I’m somewhat confused on your analysis of the private consumption of the US. It seems that you say it’s bad that private consumption is such a high portion of GDP but don’t necessarily specify why or what affect that percentage has on our recovery.
If you think that private consumption is a bad sign for recover, I have to disagree. Right now what our economy needs most in an increase in consumption, preferably private (although government seems to be the only real options) so business becomes more profitable and can begun running at full capacity again, thus rehiring more workers and fixing our unemployment woes.
Edwin,
Thanks for your comment. I’ll try to elaborate on what I meant.
I do agree with you that higher private consumption can help businesses become more profitable, driving the economy upward. However, in the US, throughout the long economic growth period of the 80′s, 90′s and 00′s, private consumption in the US has inched higher and higher, becoming a bigger piece of the GDP pie (a little over two-thirds now). One of the biggest problems with this trend is the growing trade deficit. Since the mid 1980s, the US has continued to accumulate deficit in tradeable goods, especially with Asian countries like China and Japan. These countries now hold large sums of US debt that has funded the consumption. Countries with a higher savings rate (Canada, Japan, China) tend to have trade surpluses. Many economists believe that GDP and employment can be dragged down by a large deficit in the long run.
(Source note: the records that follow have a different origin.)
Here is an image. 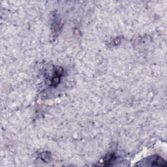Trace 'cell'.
Listing matches in <instances>:
<instances>
[{"instance_id":"6da1fadb","label":"cell","mask_w":167,"mask_h":167,"mask_svg":"<svg viewBox=\"0 0 167 167\" xmlns=\"http://www.w3.org/2000/svg\"><path fill=\"white\" fill-rule=\"evenodd\" d=\"M146 162H150V166H166V162L159 156H151L146 159Z\"/></svg>"},{"instance_id":"7a4b0ae2","label":"cell","mask_w":167,"mask_h":167,"mask_svg":"<svg viewBox=\"0 0 167 167\" xmlns=\"http://www.w3.org/2000/svg\"><path fill=\"white\" fill-rule=\"evenodd\" d=\"M115 159H116V157L114 156V155H113V154H108V155H107L105 157L104 161L106 162H110V163H111Z\"/></svg>"}]
</instances>
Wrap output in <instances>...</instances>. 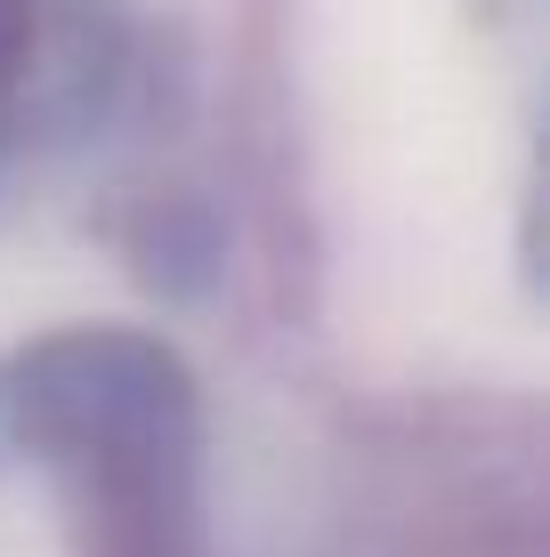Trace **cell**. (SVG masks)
<instances>
[{
	"instance_id": "cell-2",
	"label": "cell",
	"mask_w": 550,
	"mask_h": 557,
	"mask_svg": "<svg viewBox=\"0 0 550 557\" xmlns=\"http://www.w3.org/2000/svg\"><path fill=\"white\" fill-rule=\"evenodd\" d=\"M138 65V0H0V195L49 178L113 122Z\"/></svg>"
},
{
	"instance_id": "cell-1",
	"label": "cell",
	"mask_w": 550,
	"mask_h": 557,
	"mask_svg": "<svg viewBox=\"0 0 550 557\" xmlns=\"http://www.w3.org/2000/svg\"><path fill=\"white\" fill-rule=\"evenodd\" d=\"M0 525H41L49 557H227L195 363L146 323L0 348Z\"/></svg>"
}]
</instances>
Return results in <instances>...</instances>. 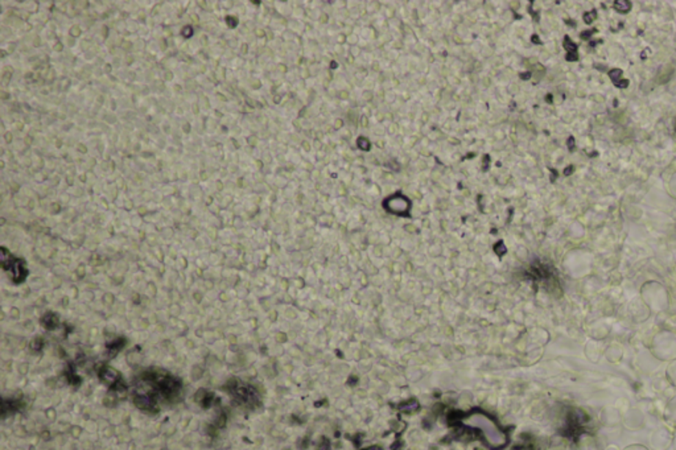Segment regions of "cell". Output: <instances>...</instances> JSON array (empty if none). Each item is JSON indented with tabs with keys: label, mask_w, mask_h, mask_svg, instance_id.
Returning a JSON list of instances; mask_svg holds the SVG:
<instances>
[{
	"label": "cell",
	"mask_w": 676,
	"mask_h": 450,
	"mask_svg": "<svg viewBox=\"0 0 676 450\" xmlns=\"http://www.w3.org/2000/svg\"><path fill=\"white\" fill-rule=\"evenodd\" d=\"M471 427L480 429L488 442L493 447H504L506 444V436L491 421V418L482 414H477L469 417Z\"/></svg>",
	"instance_id": "6da1fadb"
},
{
	"label": "cell",
	"mask_w": 676,
	"mask_h": 450,
	"mask_svg": "<svg viewBox=\"0 0 676 450\" xmlns=\"http://www.w3.org/2000/svg\"><path fill=\"white\" fill-rule=\"evenodd\" d=\"M227 387H229L230 395L239 404H242L245 407H255V404L259 403V395L251 385L239 382V381H232V382H229Z\"/></svg>",
	"instance_id": "7a4b0ae2"
},
{
	"label": "cell",
	"mask_w": 676,
	"mask_h": 450,
	"mask_svg": "<svg viewBox=\"0 0 676 450\" xmlns=\"http://www.w3.org/2000/svg\"><path fill=\"white\" fill-rule=\"evenodd\" d=\"M654 355L660 361L676 359L675 334L660 332L654 338Z\"/></svg>",
	"instance_id": "3957f363"
},
{
	"label": "cell",
	"mask_w": 676,
	"mask_h": 450,
	"mask_svg": "<svg viewBox=\"0 0 676 450\" xmlns=\"http://www.w3.org/2000/svg\"><path fill=\"white\" fill-rule=\"evenodd\" d=\"M1 265L3 268L11 275L15 283H23L28 275L27 267L21 259L14 258L4 247L1 249Z\"/></svg>",
	"instance_id": "277c9868"
},
{
	"label": "cell",
	"mask_w": 676,
	"mask_h": 450,
	"mask_svg": "<svg viewBox=\"0 0 676 450\" xmlns=\"http://www.w3.org/2000/svg\"><path fill=\"white\" fill-rule=\"evenodd\" d=\"M674 442V436L667 428H660L651 437V445L655 450L667 449Z\"/></svg>",
	"instance_id": "5b68a950"
},
{
	"label": "cell",
	"mask_w": 676,
	"mask_h": 450,
	"mask_svg": "<svg viewBox=\"0 0 676 450\" xmlns=\"http://www.w3.org/2000/svg\"><path fill=\"white\" fill-rule=\"evenodd\" d=\"M100 378H101L102 382L107 384L109 387H113L122 381L118 371L111 368V367H103L100 371Z\"/></svg>",
	"instance_id": "8992f818"
},
{
	"label": "cell",
	"mask_w": 676,
	"mask_h": 450,
	"mask_svg": "<svg viewBox=\"0 0 676 450\" xmlns=\"http://www.w3.org/2000/svg\"><path fill=\"white\" fill-rule=\"evenodd\" d=\"M664 418L670 425L676 427V396H674L673 401L667 404L666 412H664Z\"/></svg>",
	"instance_id": "52a82bcc"
},
{
	"label": "cell",
	"mask_w": 676,
	"mask_h": 450,
	"mask_svg": "<svg viewBox=\"0 0 676 450\" xmlns=\"http://www.w3.org/2000/svg\"><path fill=\"white\" fill-rule=\"evenodd\" d=\"M58 324H60V319H58L57 315H54V313H47L45 316L41 318V325L44 328H47L48 330L56 329L58 326Z\"/></svg>",
	"instance_id": "ba28073f"
},
{
	"label": "cell",
	"mask_w": 676,
	"mask_h": 450,
	"mask_svg": "<svg viewBox=\"0 0 676 450\" xmlns=\"http://www.w3.org/2000/svg\"><path fill=\"white\" fill-rule=\"evenodd\" d=\"M124 346V339L123 338H119V339H115L113 342H110L107 345V350H106V354L109 358H113L114 355L118 354L119 350Z\"/></svg>",
	"instance_id": "9c48e42d"
},
{
	"label": "cell",
	"mask_w": 676,
	"mask_h": 450,
	"mask_svg": "<svg viewBox=\"0 0 676 450\" xmlns=\"http://www.w3.org/2000/svg\"><path fill=\"white\" fill-rule=\"evenodd\" d=\"M213 398H214V395H213V394L206 392V391H203H203H199V394H197V401H200L203 405H209V404H212Z\"/></svg>",
	"instance_id": "30bf717a"
},
{
	"label": "cell",
	"mask_w": 676,
	"mask_h": 450,
	"mask_svg": "<svg viewBox=\"0 0 676 450\" xmlns=\"http://www.w3.org/2000/svg\"><path fill=\"white\" fill-rule=\"evenodd\" d=\"M667 375H668V378H670V381L673 382V384H675L676 385V361L668 366Z\"/></svg>",
	"instance_id": "8fae6325"
},
{
	"label": "cell",
	"mask_w": 676,
	"mask_h": 450,
	"mask_svg": "<svg viewBox=\"0 0 676 450\" xmlns=\"http://www.w3.org/2000/svg\"><path fill=\"white\" fill-rule=\"evenodd\" d=\"M43 346H44V342H43V339H40V338L34 339V342L31 344V349L34 351L41 350V349H43Z\"/></svg>",
	"instance_id": "7c38bea8"
},
{
	"label": "cell",
	"mask_w": 676,
	"mask_h": 450,
	"mask_svg": "<svg viewBox=\"0 0 676 450\" xmlns=\"http://www.w3.org/2000/svg\"><path fill=\"white\" fill-rule=\"evenodd\" d=\"M625 450H649L647 448H644L642 445H631V447H627Z\"/></svg>",
	"instance_id": "4fadbf2b"
},
{
	"label": "cell",
	"mask_w": 676,
	"mask_h": 450,
	"mask_svg": "<svg viewBox=\"0 0 676 450\" xmlns=\"http://www.w3.org/2000/svg\"><path fill=\"white\" fill-rule=\"evenodd\" d=\"M674 447H675V450H676V434L675 436H674Z\"/></svg>",
	"instance_id": "5bb4252c"
}]
</instances>
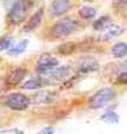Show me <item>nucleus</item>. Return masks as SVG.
I'll return each mask as SVG.
<instances>
[{"mask_svg":"<svg viewBox=\"0 0 127 134\" xmlns=\"http://www.w3.org/2000/svg\"><path fill=\"white\" fill-rule=\"evenodd\" d=\"M33 6L32 0H16L7 13V20L12 25H19L26 19L28 12Z\"/></svg>","mask_w":127,"mask_h":134,"instance_id":"1","label":"nucleus"},{"mask_svg":"<svg viewBox=\"0 0 127 134\" xmlns=\"http://www.w3.org/2000/svg\"><path fill=\"white\" fill-rule=\"evenodd\" d=\"M78 28V23L74 19L71 18H65L56 23L48 31V34L51 38L58 39V38H64L68 37L72 33H74Z\"/></svg>","mask_w":127,"mask_h":134,"instance_id":"2","label":"nucleus"},{"mask_svg":"<svg viewBox=\"0 0 127 134\" xmlns=\"http://www.w3.org/2000/svg\"><path fill=\"white\" fill-rule=\"evenodd\" d=\"M71 74V67L68 66H61V67H57L53 71L48 72L46 74L40 75V80L42 82V86L46 85H57L65 81Z\"/></svg>","mask_w":127,"mask_h":134,"instance_id":"3","label":"nucleus"},{"mask_svg":"<svg viewBox=\"0 0 127 134\" xmlns=\"http://www.w3.org/2000/svg\"><path fill=\"white\" fill-rule=\"evenodd\" d=\"M115 97L114 90L112 87H104L97 91L92 97L90 98V107L93 109H98L105 107L107 104L112 101Z\"/></svg>","mask_w":127,"mask_h":134,"instance_id":"4","label":"nucleus"},{"mask_svg":"<svg viewBox=\"0 0 127 134\" xmlns=\"http://www.w3.org/2000/svg\"><path fill=\"white\" fill-rule=\"evenodd\" d=\"M31 99L23 93H9L5 98V105L9 109L15 112H23L31 105Z\"/></svg>","mask_w":127,"mask_h":134,"instance_id":"5","label":"nucleus"},{"mask_svg":"<svg viewBox=\"0 0 127 134\" xmlns=\"http://www.w3.org/2000/svg\"><path fill=\"white\" fill-rule=\"evenodd\" d=\"M59 66V61L58 59H56L54 57H52L48 53H44L38 58L37 61V72L42 75V74H46L48 72L53 71L54 68Z\"/></svg>","mask_w":127,"mask_h":134,"instance_id":"6","label":"nucleus"},{"mask_svg":"<svg viewBox=\"0 0 127 134\" xmlns=\"http://www.w3.org/2000/svg\"><path fill=\"white\" fill-rule=\"evenodd\" d=\"M99 68L98 61L92 57H82L76 63V72L79 74H87L91 72H95Z\"/></svg>","mask_w":127,"mask_h":134,"instance_id":"7","label":"nucleus"},{"mask_svg":"<svg viewBox=\"0 0 127 134\" xmlns=\"http://www.w3.org/2000/svg\"><path fill=\"white\" fill-rule=\"evenodd\" d=\"M71 1L69 0H53L49 6V14L52 16H60L69 11Z\"/></svg>","mask_w":127,"mask_h":134,"instance_id":"8","label":"nucleus"},{"mask_svg":"<svg viewBox=\"0 0 127 134\" xmlns=\"http://www.w3.org/2000/svg\"><path fill=\"white\" fill-rule=\"evenodd\" d=\"M58 99V94L56 92L52 91H41L38 92L37 94L33 97L35 104H42V105H48V104H53L57 101Z\"/></svg>","mask_w":127,"mask_h":134,"instance_id":"9","label":"nucleus"},{"mask_svg":"<svg viewBox=\"0 0 127 134\" xmlns=\"http://www.w3.org/2000/svg\"><path fill=\"white\" fill-rule=\"evenodd\" d=\"M42 18H44V8L37 9L35 13H33L32 16L26 21L25 26H24V31L25 32H31V31L35 30L37 27H39V25L42 21Z\"/></svg>","mask_w":127,"mask_h":134,"instance_id":"10","label":"nucleus"},{"mask_svg":"<svg viewBox=\"0 0 127 134\" xmlns=\"http://www.w3.org/2000/svg\"><path fill=\"white\" fill-rule=\"evenodd\" d=\"M26 73H27V72H26L25 68H23V67H16V68H14L13 71L8 74V76H7V83H8L9 86L19 85V83L24 80Z\"/></svg>","mask_w":127,"mask_h":134,"instance_id":"11","label":"nucleus"},{"mask_svg":"<svg viewBox=\"0 0 127 134\" xmlns=\"http://www.w3.org/2000/svg\"><path fill=\"white\" fill-rule=\"evenodd\" d=\"M101 34H100V39L102 40H109L113 39V38H117L119 35H121L124 33V28L120 27V26L117 25H109L107 28H105L104 31H101Z\"/></svg>","mask_w":127,"mask_h":134,"instance_id":"12","label":"nucleus"},{"mask_svg":"<svg viewBox=\"0 0 127 134\" xmlns=\"http://www.w3.org/2000/svg\"><path fill=\"white\" fill-rule=\"evenodd\" d=\"M112 55L117 59H123L127 55V44L126 42H117L111 49Z\"/></svg>","mask_w":127,"mask_h":134,"instance_id":"13","label":"nucleus"},{"mask_svg":"<svg viewBox=\"0 0 127 134\" xmlns=\"http://www.w3.org/2000/svg\"><path fill=\"white\" fill-rule=\"evenodd\" d=\"M100 120L105 124H108V125H114V124H118L120 121V116L113 111H109L104 113L100 116Z\"/></svg>","mask_w":127,"mask_h":134,"instance_id":"14","label":"nucleus"},{"mask_svg":"<svg viewBox=\"0 0 127 134\" xmlns=\"http://www.w3.org/2000/svg\"><path fill=\"white\" fill-rule=\"evenodd\" d=\"M28 46V40H21L19 44H16L14 47H12L11 49L8 51V54L11 57H18L20 54H23L24 52L26 51Z\"/></svg>","mask_w":127,"mask_h":134,"instance_id":"15","label":"nucleus"},{"mask_svg":"<svg viewBox=\"0 0 127 134\" xmlns=\"http://www.w3.org/2000/svg\"><path fill=\"white\" fill-rule=\"evenodd\" d=\"M109 25H112L111 18H109L108 15H104V16H101V18L97 19V20L93 23V28H94L95 31H104L105 28H107Z\"/></svg>","mask_w":127,"mask_h":134,"instance_id":"16","label":"nucleus"},{"mask_svg":"<svg viewBox=\"0 0 127 134\" xmlns=\"http://www.w3.org/2000/svg\"><path fill=\"white\" fill-rule=\"evenodd\" d=\"M42 86V82L40 80V78H32V79H28L26 80L25 82L23 83V88L24 90H39L40 87Z\"/></svg>","mask_w":127,"mask_h":134,"instance_id":"17","label":"nucleus"},{"mask_svg":"<svg viewBox=\"0 0 127 134\" xmlns=\"http://www.w3.org/2000/svg\"><path fill=\"white\" fill-rule=\"evenodd\" d=\"M78 13L82 19H87L88 20V19L94 18L97 12H95L94 8H92V7H90V6H84V7H81V8H79Z\"/></svg>","mask_w":127,"mask_h":134,"instance_id":"18","label":"nucleus"},{"mask_svg":"<svg viewBox=\"0 0 127 134\" xmlns=\"http://www.w3.org/2000/svg\"><path fill=\"white\" fill-rule=\"evenodd\" d=\"M75 49V44L73 42H65L58 47V53L61 55H68V54L73 53Z\"/></svg>","mask_w":127,"mask_h":134,"instance_id":"19","label":"nucleus"},{"mask_svg":"<svg viewBox=\"0 0 127 134\" xmlns=\"http://www.w3.org/2000/svg\"><path fill=\"white\" fill-rule=\"evenodd\" d=\"M13 45V38L9 35H4L0 41V49L1 51H9Z\"/></svg>","mask_w":127,"mask_h":134,"instance_id":"20","label":"nucleus"},{"mask_svg":"<svg viewBox=\"0 0 127 134\" xmlns=\"http://www.w3.org/2000/svg\"><path fill=\"white\" fill-rule=\"evenodd\" d=\"M117 83H120V85H127V71L121 73L120 75L117 79Z\"/></svg>","mask_w":127,"mask_h":134,"instance_id":"21","label":"nucleus"},{"mask_svg":"<svg viewBox=\"0 0 127 134\" xmlns=\"http://www.w3.org/2000/svg\"><path fill=\"white\" fill-rule=\"evenodd\" d=\"M38 134H57V133L53 127H45V128H42L41 131H39Z\"/></svg>","mask_w":127,"mask_h":134,"instance_id":"22","label":"nucleus"},{"mask_svg":"<svg viewBox=\"0 0 127 134\" xmlns=\"http://www.w3.org/2000/svg\"><path fill=\"white\" fill-rule=\"evenodd\" d=\"M115 4H121V5H127V0H114Z\"/></svg>","mask_w":127,"mask_h":134,"instance_id":"23","label":"nucleus"},{"mask_svg":"<svg viewBox=\"0 0 127 134\" xmlns=\"http://www.w3.org/2000/svg\"><path fill=\"white\" fill-rule=\"evenodd\" d=\"M15 134H24V132H21V131H19V130H15Z\"/></svg>","mask_w":127,"mask_h":134,"instance_id":"24","label":"nucleus"},{"mask_svg":"<svg viewBox=\"0 0 127 134\" xmlns=\"http://www.w3.org/2000/svg\"><path fill=\"white\" fill-rule=\"evenodd\" d=\"M87 1H93V0H87Z\"/></svg>","mask_w":127,"mask_h":134,"instance_id":"25","label":"nucleus"}]
</instances>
Thus I’m advocating for a rebalancing of the GDP pie, where the majority of growth is not driven by private consumption, but by investments and exports.
A rebalancing away from consumption could help sustain a more long-term recovery.
Y.S., I think one unique aspect of the US economy that is affecting this offset ratio is the significance of financial institutions and financial services in our economy. We have so many different “investment” products which no longer really do the job that investments traditionally do for an economy (as was widely seen in this great recession).
I would be curious what our GDP would look like if we got this industry under control.